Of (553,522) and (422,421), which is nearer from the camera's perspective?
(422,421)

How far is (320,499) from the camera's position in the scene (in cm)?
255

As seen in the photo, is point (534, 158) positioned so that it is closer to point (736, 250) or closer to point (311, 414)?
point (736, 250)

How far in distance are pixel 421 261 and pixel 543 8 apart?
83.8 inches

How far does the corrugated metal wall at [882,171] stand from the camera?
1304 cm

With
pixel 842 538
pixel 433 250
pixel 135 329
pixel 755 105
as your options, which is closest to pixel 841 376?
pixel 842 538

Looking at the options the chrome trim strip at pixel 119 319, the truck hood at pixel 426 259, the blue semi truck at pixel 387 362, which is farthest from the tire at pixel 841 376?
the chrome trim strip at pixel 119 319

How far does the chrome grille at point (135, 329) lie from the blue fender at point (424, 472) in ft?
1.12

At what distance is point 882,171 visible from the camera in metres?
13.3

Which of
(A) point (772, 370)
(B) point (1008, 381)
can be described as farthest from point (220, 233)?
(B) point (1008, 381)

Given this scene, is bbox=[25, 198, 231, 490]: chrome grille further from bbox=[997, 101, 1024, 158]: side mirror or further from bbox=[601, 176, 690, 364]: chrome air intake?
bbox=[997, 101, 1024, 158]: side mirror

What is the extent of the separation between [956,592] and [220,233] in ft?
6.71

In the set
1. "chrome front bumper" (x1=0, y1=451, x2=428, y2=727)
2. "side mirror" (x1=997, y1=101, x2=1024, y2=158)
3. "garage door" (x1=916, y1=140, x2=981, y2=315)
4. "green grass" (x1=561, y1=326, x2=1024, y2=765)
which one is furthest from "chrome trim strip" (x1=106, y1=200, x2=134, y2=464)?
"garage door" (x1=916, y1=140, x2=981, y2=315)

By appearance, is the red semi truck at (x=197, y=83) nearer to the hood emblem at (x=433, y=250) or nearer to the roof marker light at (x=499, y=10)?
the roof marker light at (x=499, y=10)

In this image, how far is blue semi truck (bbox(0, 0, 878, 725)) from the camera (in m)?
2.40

--

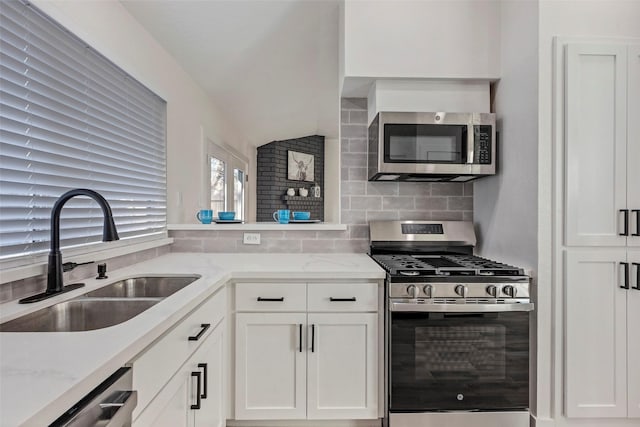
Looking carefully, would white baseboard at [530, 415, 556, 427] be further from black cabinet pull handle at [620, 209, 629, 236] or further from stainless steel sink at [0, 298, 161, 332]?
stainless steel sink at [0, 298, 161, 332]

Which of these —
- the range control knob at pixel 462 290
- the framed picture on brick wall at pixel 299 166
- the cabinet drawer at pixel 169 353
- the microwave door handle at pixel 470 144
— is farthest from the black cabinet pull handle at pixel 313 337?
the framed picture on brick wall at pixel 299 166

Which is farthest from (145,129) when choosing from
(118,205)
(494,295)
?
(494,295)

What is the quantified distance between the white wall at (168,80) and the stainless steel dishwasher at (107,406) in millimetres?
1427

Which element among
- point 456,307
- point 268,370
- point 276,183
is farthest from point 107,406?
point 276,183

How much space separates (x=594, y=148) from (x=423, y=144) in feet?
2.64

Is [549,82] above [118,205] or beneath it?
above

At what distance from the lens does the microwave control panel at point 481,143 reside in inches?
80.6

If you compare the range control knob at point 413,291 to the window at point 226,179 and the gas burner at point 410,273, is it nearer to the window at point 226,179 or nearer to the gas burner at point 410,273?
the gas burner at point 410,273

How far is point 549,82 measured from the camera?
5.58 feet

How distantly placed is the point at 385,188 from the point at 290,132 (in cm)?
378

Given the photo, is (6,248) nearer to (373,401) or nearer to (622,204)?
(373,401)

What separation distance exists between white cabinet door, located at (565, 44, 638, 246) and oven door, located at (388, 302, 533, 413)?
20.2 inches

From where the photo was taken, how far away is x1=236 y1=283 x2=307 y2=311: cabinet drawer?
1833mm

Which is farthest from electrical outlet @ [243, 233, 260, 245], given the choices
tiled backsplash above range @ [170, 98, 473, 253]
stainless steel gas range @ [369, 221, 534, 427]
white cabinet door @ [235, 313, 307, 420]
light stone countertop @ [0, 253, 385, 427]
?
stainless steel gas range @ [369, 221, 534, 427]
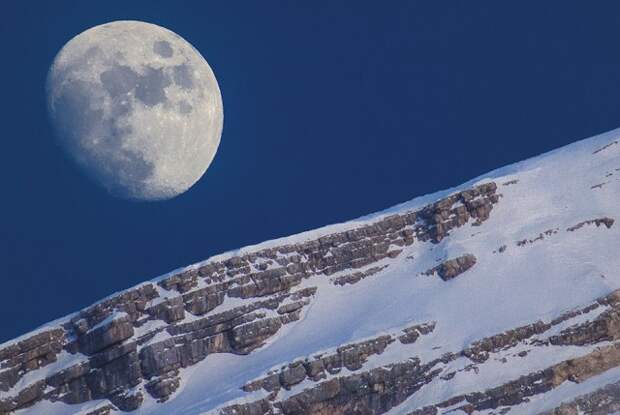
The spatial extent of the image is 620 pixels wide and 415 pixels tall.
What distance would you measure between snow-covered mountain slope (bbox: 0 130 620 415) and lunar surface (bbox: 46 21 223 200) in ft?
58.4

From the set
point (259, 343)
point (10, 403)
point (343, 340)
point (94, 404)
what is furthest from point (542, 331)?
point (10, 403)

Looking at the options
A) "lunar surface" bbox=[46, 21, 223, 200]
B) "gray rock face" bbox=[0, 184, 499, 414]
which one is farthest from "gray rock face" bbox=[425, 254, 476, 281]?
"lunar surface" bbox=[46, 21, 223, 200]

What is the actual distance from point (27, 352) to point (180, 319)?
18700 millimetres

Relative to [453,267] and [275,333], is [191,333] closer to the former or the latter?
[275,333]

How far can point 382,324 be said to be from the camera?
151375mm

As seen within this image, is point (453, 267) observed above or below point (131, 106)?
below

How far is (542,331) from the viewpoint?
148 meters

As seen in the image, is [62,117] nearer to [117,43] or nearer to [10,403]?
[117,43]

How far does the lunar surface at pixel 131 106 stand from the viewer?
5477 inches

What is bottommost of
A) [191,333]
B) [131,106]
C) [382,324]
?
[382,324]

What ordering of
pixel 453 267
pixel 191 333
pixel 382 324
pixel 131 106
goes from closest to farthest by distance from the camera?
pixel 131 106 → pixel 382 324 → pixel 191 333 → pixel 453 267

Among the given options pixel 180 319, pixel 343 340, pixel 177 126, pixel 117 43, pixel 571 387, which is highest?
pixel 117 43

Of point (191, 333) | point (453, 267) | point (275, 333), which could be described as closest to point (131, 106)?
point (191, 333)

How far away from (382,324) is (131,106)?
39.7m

What is expected:
Add 75 to every coordinate and every distance value given in the answers, then write out again the part of the records that opens with the line containing "Of (553,522) and" and closes with the line containing "83.8 inches", both lines included. Keep every line in that part, and leave all other text in those lines unchanged.

Exercise solution:
Of (553,522) and (422,421), which is nearer from the camera's perspective?
(497,496)

How far is (320,499) from the camera's position in the scene (in cm)?
330

As seen in the photo, is point (534, 158) positioned so that it is closer to point (736, 250) or closer to point (311, 414)?
point (811, 325)

How far in distance are pixel 421 261 and pixel 543 8 apart?
158.8 inches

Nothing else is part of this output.